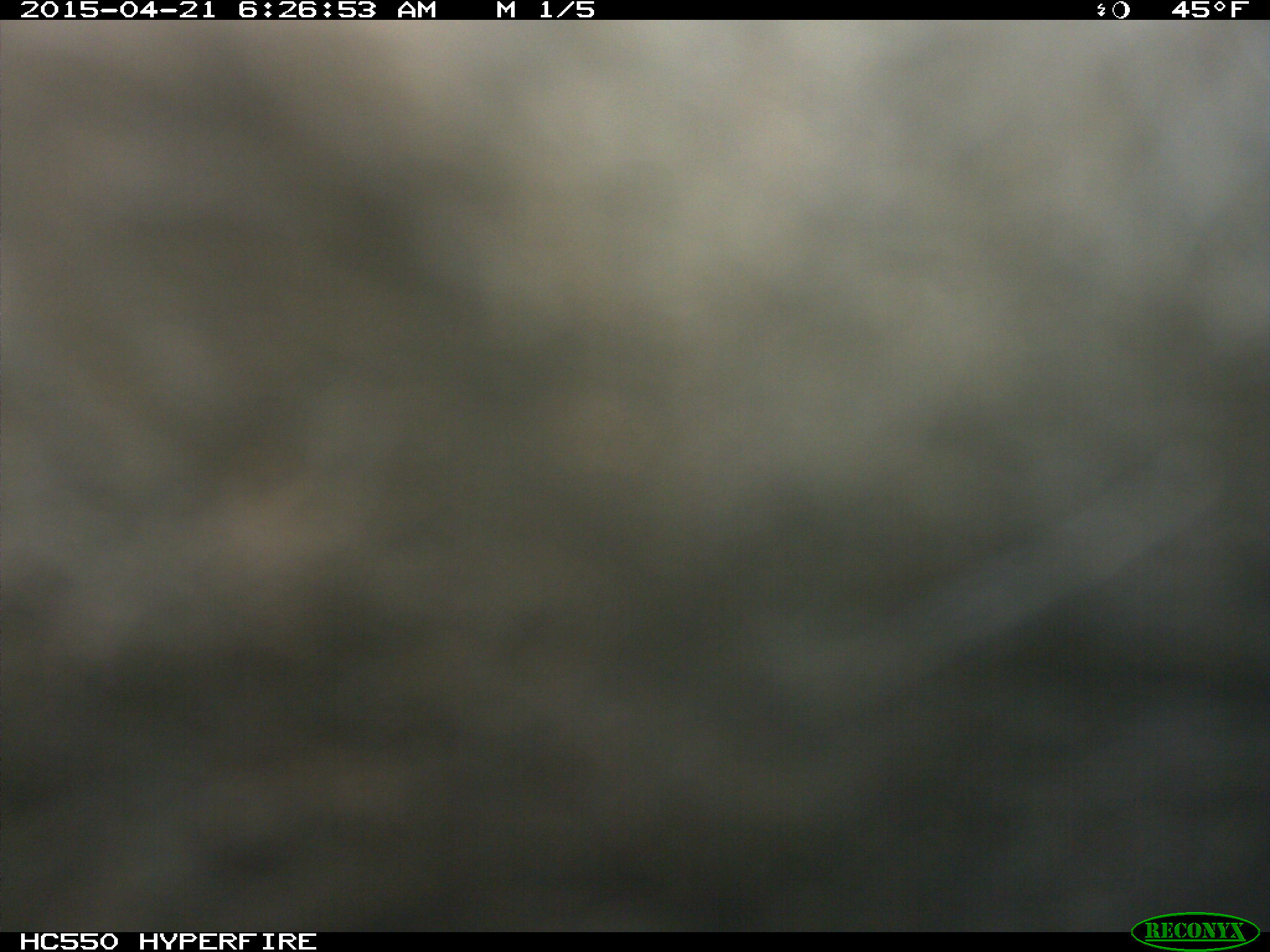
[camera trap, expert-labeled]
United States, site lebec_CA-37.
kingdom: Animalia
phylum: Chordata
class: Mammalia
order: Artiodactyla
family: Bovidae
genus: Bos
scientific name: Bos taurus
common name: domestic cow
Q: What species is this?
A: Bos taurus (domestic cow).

--

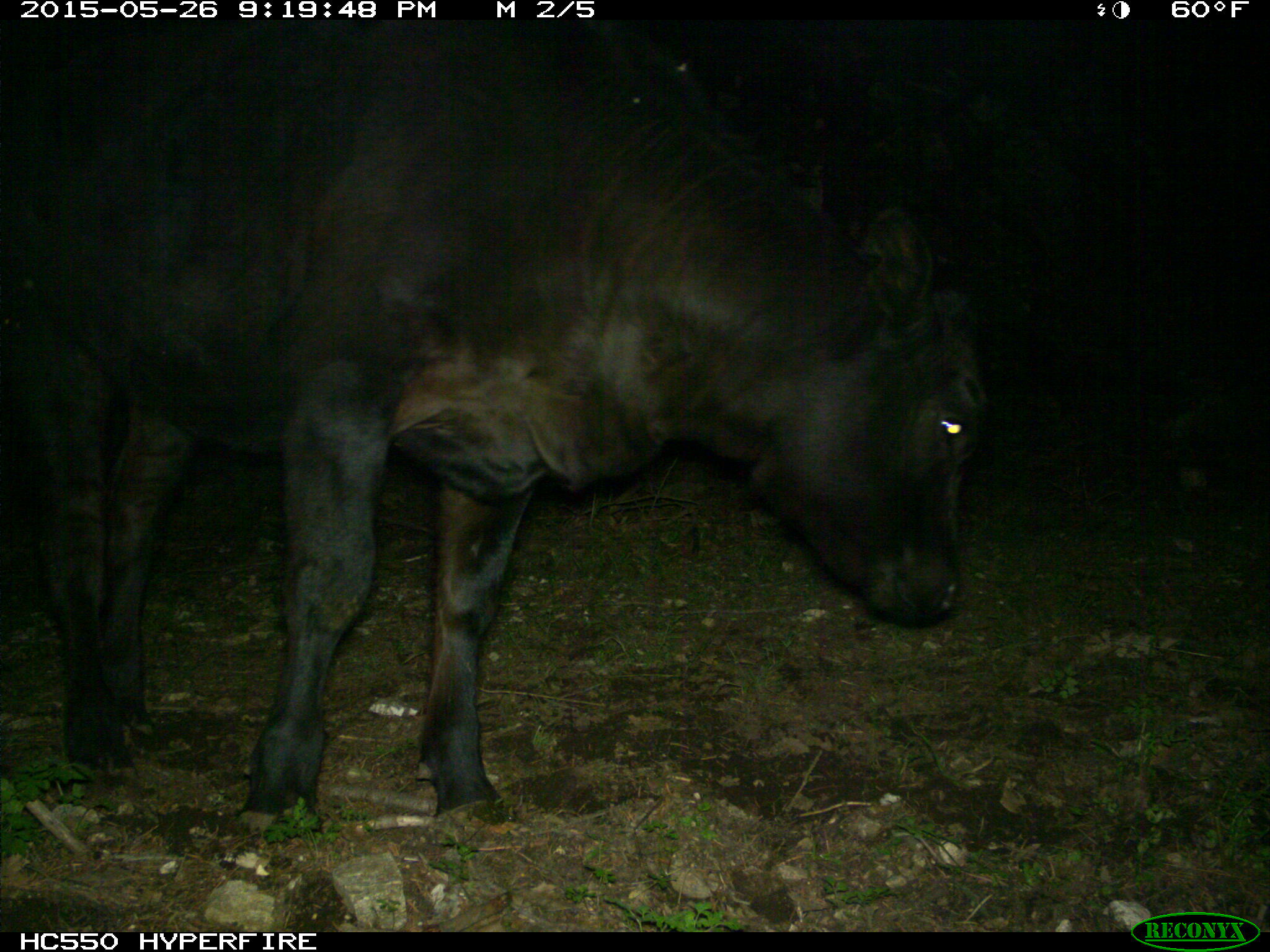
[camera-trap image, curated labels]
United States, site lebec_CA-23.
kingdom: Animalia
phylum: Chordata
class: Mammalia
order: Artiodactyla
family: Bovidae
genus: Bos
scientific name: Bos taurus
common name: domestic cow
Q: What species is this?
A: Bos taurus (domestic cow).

■ WHAT NEEDS TO BE DONE ■
When the entries above show the word "site" in a line, copy that line out.

■ ANSWER SECTION ■
United States, site lebec_CA-37.
United States, site lebec_CA-23.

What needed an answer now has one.